Hi,
On 01/16/2014 06:14 AM, WANG Chao wrote:
On 01/16/14 at 11:35am, Dave Young wrote:
> Hi, Marek
>
>> if you have a lot of memory, you should set fence_kdump to wait
>> longer (default 60 seconds)
>> pcs stonith update myfence pcmk_reboot_timeout=600 --force
> Large memory system might need hours to finish the vmcore capturing
> so 60 seconds is not enough, could you help to increase the default
> value? I think there's no side effect to set it as INT_MAX?
I'm a lot confused with the option "pcmk_reboot_timeout".
In kdump environment, fence_kdump_send is running background and send
an acknowledge message out every 10 seconds (by default) indefinately
(by default).
So how does the timeout works?
1. Will it be reset and count down again when it receives a valid
message from the crashed node?
2. Will fence kdump agent wait for time out after the very first
message is received?
pcmk_reboot_timeout:
* Specify an alternate timeout to use for reboot actions|. |If the
command is not finished in time, it is considered that fencing failed.

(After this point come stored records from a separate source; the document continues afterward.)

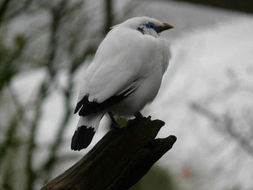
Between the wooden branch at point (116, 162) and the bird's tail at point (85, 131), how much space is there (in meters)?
0.06

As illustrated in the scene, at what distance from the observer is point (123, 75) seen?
9.49 feet

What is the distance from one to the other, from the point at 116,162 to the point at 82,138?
0.16 metres

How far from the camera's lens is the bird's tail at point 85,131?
2740 millimetres

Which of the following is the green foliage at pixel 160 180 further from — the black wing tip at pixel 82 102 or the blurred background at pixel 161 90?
the black wing tip at pixel 82 102

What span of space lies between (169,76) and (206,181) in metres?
1.18

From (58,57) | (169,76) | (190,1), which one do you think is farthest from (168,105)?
(190,1)

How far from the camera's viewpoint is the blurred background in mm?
5566

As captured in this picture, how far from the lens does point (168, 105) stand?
7.05 m

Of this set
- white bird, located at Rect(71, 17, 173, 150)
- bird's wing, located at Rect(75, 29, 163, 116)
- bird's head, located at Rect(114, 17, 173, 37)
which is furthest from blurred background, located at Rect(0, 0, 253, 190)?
bird's wing, located at Rect(75, 29, 163, 116)

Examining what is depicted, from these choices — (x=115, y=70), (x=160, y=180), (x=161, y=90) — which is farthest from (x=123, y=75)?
(x=160, y=180)

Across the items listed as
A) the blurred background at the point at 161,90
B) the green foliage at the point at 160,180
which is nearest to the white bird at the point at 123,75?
the blurred background at the point at 161,90

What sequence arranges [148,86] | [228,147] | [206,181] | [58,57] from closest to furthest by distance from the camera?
[148,86] < [58,57] < [206,181] < [228,147]

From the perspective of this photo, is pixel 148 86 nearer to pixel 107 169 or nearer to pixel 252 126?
pixel 107 169

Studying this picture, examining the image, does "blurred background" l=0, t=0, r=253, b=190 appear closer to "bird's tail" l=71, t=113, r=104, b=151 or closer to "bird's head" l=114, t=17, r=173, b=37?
"bird's head" l=114, t=17, r=173, b=37
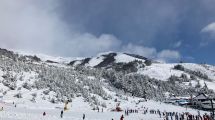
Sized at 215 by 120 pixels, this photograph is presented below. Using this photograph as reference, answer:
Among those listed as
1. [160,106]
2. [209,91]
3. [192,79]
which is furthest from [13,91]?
[192,79]

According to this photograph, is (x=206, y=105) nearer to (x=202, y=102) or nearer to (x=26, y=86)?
(x=202, y=102)

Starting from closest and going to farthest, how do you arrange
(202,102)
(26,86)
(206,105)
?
1. (26,86)
2. (206,105)
3. (202,102)

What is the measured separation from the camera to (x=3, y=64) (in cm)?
10825

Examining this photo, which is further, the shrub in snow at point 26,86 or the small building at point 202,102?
the small building at point 202,102

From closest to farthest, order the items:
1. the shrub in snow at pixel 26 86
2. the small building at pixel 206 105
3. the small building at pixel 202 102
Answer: the shrub in snow at pixel 26 86
the small building at pixel 206 105
the small building at pixel 202 102

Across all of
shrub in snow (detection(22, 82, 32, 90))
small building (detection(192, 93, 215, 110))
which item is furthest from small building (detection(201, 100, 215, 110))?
shrub in snow (detection(22, 82, 32, 90))

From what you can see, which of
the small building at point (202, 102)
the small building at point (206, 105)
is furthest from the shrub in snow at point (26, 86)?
the small building at point (206, 105)

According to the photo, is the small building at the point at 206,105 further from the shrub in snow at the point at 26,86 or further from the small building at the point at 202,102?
the shrub in snow at the point at 26,86

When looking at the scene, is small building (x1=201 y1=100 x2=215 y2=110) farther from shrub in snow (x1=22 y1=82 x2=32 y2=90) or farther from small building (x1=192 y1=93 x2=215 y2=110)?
shrub in snow (x1=22 y1=82 x2=32 y2=90)

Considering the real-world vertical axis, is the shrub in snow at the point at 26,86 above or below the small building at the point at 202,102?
above

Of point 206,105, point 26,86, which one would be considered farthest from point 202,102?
point 26,86

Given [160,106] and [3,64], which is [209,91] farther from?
[3,64]

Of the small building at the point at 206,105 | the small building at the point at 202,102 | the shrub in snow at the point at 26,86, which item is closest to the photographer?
the shrub in snow at the point at 26,86

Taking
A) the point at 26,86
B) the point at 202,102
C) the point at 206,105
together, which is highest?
the point at 26,86
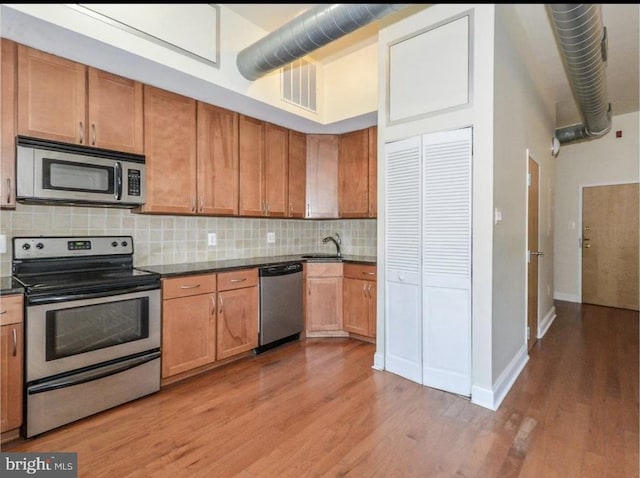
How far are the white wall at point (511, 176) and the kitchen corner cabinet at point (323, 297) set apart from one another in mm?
1681

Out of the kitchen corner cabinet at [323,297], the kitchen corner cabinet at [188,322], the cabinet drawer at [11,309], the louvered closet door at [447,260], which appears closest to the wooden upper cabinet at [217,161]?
the kitchen corner cabinet at [188,322]

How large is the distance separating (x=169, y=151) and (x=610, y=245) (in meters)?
6.07

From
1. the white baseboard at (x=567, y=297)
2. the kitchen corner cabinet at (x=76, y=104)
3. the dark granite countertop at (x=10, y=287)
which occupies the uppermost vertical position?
the kitchen corner cabinet at (x=76, y=104)

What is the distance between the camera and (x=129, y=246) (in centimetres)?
295

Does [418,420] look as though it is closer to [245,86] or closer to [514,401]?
Answer: [514,401]

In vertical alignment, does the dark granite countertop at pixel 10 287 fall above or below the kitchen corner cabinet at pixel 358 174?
below

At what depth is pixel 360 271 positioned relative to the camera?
12.3 ft

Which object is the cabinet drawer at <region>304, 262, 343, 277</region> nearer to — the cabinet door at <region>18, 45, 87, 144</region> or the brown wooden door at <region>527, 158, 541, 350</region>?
the brown wooden door at <region>527, 158, 541, 350</region>

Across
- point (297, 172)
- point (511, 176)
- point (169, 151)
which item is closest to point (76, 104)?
point (169, 151)

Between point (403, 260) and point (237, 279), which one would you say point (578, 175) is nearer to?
point (403, 260)

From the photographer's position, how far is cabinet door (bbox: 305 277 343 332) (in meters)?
3.88

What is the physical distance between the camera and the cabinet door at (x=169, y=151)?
110 inches

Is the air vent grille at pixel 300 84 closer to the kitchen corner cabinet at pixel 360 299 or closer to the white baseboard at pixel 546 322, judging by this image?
the kitchen corner cabinet at pixel 360 299

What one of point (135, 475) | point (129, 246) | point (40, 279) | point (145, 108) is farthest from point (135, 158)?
point (135, 475)
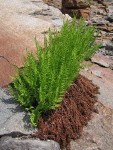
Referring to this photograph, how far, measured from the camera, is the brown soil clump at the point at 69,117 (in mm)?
4309

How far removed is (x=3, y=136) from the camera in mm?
4199

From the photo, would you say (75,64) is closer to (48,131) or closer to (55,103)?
(55,103)

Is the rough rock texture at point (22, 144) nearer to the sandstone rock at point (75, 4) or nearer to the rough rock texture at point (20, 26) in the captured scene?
the rough rock texture at point (20, 26)

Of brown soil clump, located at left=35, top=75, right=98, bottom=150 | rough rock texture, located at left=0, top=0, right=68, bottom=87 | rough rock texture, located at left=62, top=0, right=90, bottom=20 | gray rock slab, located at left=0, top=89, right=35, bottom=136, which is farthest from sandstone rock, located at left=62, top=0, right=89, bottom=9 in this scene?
gray rock slab, located at left=0, top=89, right=35, bottom=136

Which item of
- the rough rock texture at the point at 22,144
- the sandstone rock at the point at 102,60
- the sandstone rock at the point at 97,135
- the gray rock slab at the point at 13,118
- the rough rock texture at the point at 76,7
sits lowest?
the sandstone rock at the point at 97,135

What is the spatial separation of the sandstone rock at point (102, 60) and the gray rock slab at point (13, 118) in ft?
7.22

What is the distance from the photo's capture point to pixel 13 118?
4.29 m

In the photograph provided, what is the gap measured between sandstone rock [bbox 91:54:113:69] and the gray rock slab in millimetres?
2201

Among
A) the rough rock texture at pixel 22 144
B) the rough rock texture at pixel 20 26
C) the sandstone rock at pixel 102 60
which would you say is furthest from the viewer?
the sandstone rock at pixel 102 60

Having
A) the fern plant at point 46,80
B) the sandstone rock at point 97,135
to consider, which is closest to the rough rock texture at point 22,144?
the fern plant at point 46,80

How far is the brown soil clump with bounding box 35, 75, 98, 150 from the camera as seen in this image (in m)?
4.31

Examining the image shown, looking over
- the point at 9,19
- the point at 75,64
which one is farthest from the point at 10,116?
the point at 9,19

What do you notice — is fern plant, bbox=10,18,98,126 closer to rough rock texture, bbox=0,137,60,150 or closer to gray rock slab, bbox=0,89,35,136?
gray rock slab, bbox=0,89,35,136

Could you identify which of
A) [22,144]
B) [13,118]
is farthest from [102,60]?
[22,144]
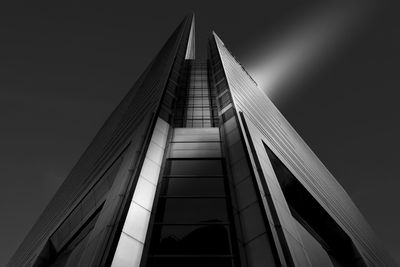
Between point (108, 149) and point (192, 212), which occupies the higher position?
point (108, 149)

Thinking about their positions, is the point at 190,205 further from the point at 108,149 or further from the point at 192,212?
the point at 108,149

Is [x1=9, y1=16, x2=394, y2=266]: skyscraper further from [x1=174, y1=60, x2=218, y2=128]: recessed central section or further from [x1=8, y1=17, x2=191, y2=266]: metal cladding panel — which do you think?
[x1=8, y1=17, x2=191, y2=266]: metal cladding panel

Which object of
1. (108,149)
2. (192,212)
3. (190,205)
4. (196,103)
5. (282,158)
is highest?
(196,103)

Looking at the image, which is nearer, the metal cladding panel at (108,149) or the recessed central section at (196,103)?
the metal cladding panel at (108,149)

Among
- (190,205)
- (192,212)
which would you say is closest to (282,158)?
(190,205)

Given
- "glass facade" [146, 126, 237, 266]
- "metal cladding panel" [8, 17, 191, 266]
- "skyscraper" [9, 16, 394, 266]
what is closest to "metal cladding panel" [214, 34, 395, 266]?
"skyscraper" [9, 16, 394, 266]

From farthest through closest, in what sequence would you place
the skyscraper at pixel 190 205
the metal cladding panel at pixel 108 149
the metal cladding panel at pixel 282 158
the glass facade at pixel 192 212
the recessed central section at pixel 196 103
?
1. the recessed central section at pixel 196 103
2. the metal cladding panel at pixel 108 149
3. the metal cladding panel at pixel 282 158
4. the glass facade at pixel 192 212
5. the skyscraper at pixel 190 205

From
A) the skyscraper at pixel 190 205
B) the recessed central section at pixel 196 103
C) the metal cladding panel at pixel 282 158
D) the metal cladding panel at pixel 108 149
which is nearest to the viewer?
the skyscraper at pixel 190 205

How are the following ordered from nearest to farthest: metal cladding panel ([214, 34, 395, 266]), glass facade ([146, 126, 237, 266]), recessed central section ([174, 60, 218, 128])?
glass facade ([146, 126, 237, 266])
metal cladding panel ([214, 34, 395, 266])
recessed central section ([174, 60, 218, 128])

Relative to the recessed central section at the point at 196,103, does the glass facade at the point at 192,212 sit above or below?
below

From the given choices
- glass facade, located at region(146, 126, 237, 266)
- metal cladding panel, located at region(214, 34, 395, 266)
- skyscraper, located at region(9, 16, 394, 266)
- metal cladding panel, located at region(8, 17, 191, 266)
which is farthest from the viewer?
metal cladding panel, located at region(8, 17, 191, 266)

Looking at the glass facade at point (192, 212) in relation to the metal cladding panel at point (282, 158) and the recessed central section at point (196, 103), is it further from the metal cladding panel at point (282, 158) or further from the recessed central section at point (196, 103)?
the recessed central section at point (196, 103)

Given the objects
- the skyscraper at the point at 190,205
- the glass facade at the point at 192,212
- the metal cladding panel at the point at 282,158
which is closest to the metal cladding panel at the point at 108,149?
the skyscraper at the point at 190,205

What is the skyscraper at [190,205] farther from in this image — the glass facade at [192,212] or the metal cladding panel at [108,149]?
the metal cladding panel at [108,149]
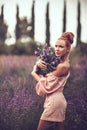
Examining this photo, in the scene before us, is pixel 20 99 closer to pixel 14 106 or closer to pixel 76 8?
pixel 14 106

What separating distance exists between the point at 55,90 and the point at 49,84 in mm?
84

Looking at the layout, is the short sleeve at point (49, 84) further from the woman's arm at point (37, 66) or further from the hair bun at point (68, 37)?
the hair bun at point (68, 37)

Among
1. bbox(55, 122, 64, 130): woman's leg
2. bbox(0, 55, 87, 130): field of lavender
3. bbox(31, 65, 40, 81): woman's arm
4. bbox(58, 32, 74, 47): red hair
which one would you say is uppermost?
bbox(58, 32, 74, 47): red hair

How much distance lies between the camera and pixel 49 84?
371 cm

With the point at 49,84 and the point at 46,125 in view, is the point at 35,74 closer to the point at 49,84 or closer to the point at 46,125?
the point at 49,84

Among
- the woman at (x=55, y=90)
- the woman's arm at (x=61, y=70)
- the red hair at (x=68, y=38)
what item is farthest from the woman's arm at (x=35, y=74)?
the red hair at (x=68, y=38)

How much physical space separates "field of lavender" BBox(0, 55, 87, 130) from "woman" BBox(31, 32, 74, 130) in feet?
Answer: 0.21

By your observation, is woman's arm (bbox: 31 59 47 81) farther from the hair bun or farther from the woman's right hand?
the hair bun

This option is set on a higher level then in fence agen itself and
it controls all fence agents - so it is not impacted by valid message
from the crash node.
Such thing is possible to control directly from fence_kdump but
defaults here are not a problem (if no valid message is obtained in 60
seconds, then fencing failed)
* default value 60s (provided command set it to 600seconds what is
more than enough on our testing machines)
m,